Anne Meis Knupfer. Toward A Tenderer Humanity and Nobler Womanhood: African American Women's Clubs in Turn-of-the-Century Chicago. New York and London: New York University Press, 1996. x + 209 pp.
Anne Meis Knupfer. Toward a Tenderer Humanity and a Nobler Womanhood: African American Women's Clubs in Turn-of-the-Century Chicago. New York and London: New York University Press, 1996. x + 209 pp. $22.00 (paper), ISBN 978-0-8147-4691-2; $55.00 (cloth), ISBN 978-0-8147-4671-4.
Reviewed by Janette Thomas Greenwood (Clark University)
Published on H-Urban (April, 1998)
Grounded in exhaustive research in Chicago's black newspapers, manuscript collections, and association records, Anne Meis Knupfer's book explicates the richness, vitality, and diversity of African American women's clubs. The author uncovered over 150 black women's clubs active in Chicago between 1890 and 1920, and she documents the broad range of their activities and the significant contributions they made to community life. Acknowledging her debt to the path-breaking work of historians and sociologists of black club women, such as Darlene Clark Hine and Patricia Hill Collins, Knupfer attempts to build on their work while taking her study in new directions. By employing "three interlocking frameworks" of analysis--a Weberian social stratification model, community ethics, and feminist scholarship--Knupfer successfully captures a diversity of voices, perspectives and agendas, not only among black club women but also in the rapidly expanding and differentiating communities that made up black Chicago at the turn of the century. While complicating the story of black club women and black Chicago at large, Knupfer's study at times falls short, especially in its failure to critique more fully the middle-class agenda of club women and their relationship with the poor.
Knupfer convincingly demonstrates throughout her book that black club women are not easily categorized. Labels such as "conservative," "elite", "traditional" and "radical" do not do justice to ideologies and discourses that were "largely resilient and transformative" as well as "adaptive to audience, purpose, and sociopolitical constraints" (p. 28).

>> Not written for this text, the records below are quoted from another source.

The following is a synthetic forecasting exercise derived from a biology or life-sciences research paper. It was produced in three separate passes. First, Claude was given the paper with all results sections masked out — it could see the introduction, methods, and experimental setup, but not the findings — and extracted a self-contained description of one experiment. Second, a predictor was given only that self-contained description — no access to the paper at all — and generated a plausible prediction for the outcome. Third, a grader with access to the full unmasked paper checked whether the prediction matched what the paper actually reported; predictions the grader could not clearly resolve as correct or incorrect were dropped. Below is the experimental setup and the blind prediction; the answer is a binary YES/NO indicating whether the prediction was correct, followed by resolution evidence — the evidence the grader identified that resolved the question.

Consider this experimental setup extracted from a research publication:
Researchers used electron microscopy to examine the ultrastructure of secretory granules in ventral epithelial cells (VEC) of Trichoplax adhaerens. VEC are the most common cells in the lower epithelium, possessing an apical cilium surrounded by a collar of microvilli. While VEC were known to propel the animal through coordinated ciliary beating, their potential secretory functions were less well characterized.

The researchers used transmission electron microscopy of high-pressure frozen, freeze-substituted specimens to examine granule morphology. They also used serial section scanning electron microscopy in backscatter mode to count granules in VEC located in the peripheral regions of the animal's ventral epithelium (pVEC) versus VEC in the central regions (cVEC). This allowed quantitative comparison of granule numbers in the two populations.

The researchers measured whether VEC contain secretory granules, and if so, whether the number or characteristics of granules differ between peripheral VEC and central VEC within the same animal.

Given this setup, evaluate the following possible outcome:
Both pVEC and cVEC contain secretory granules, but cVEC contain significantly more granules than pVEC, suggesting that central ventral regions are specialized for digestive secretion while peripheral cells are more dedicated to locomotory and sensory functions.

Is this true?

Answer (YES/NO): NO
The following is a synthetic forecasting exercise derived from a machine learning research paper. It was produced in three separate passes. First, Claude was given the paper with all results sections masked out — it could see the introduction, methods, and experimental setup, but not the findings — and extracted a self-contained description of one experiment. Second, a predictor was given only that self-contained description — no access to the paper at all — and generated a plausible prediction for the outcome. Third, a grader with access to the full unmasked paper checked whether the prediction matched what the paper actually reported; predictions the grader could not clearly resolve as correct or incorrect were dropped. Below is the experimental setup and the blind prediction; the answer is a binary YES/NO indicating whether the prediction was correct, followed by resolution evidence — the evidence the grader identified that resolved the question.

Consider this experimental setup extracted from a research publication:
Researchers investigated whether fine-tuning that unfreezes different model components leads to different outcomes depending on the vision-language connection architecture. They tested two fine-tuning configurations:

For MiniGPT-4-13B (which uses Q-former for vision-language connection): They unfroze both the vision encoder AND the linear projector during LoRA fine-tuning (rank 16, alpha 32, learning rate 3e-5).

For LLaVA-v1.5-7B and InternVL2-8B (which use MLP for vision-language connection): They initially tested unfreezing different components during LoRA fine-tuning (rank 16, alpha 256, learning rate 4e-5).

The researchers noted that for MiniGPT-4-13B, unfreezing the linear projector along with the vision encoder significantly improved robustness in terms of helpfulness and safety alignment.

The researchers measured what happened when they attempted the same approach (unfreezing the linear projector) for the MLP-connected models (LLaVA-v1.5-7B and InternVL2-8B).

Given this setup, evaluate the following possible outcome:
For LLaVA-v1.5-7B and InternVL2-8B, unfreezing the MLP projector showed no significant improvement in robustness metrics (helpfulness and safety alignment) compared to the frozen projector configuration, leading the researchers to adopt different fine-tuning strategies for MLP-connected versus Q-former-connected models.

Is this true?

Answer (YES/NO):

While their rhetoric was often conservative, particularly with its focus on issues of home life, motherhood, and children, club women "drew from distinct African American community traditions," that connected club women as "other mothers" to issues of community welfare, which in turn, often led club women to advocate woman's suffrage and participation in city politics (p. 28). The plethora of club activity that Knupfer documents in this book--from clubs emphasizing kindergartens and mothering to those engaged in municipal reform, health care, settlement houses and anti-lynching campaigns--attests to the wide range of issues and strategies that club women engaged.
Knupfer also situates the club movement within the context of the explosive growth of black Chicago at the beginning of the Great Migration. Club women faced new and sometimes overwhelming challenges to provide additional social services to assist newcomers. Moreover, the arrival of Southern blacks--who swelled black Chicago's population by 148 percent between 1910 and 1920 alone--generated tensions among migrants and "old settlers," reflected in the founding of clubs, such as "The Old Settlers Club."
The author acknowledges both cultural and class tensions in black Chicago as well as the gulf that separated elite and middle-class club women from those they wished to help. Club membership provided status, distinguishing them from the rest of the community, while their activities linked them to the poor. Black women, she notes, selectively joined clubs based on "social class, neighborhoods, church affiliation, political persuasion, and common interests" (p. 24). Club and church activity served to distinguish club women from the rest of the community. At the same time, club women, Knupfer argues, through their ideology and uplift activities, managed to construct "various layers of sisterhood and allegiances to poorer race women" (p. 22) by employing a resilient and adaptive language that could speak across class and even regional lines.
While the author provides some evidence for "various layers of sisterhood," she does not explore adequately how complicated, tense, and even limited sisterhood might be. Knupfer notes that club women could be patronizing--even disdainful--of those they wished to help. She quotes club woman Fannie Barrier Williams referring to Chicago's "black belt" (inhabited mostly by poor Southern migrants), as "darkest Africa." Yet the author might have explored more fully the implications of such attitudes. As Evelyn Brooks Higginbotham so effectively shows in Righteous Discontent (Harvard University Press, 1993), a middle-class vision, with an emphasis on "respectability," could be forged into a double-edged sword: a weapon that could attack racial injustice but at the same time bludgeon those African Americans "who transgressed white middle-class propriety."[1] Like Higginbotham's church women, Chicago's black club women, as Higginbotham explains, "never conceded that rejection of white middle-class values by poor blacks afforded survival strategies, in fact spaces of resistance, albeit different from their own."[2]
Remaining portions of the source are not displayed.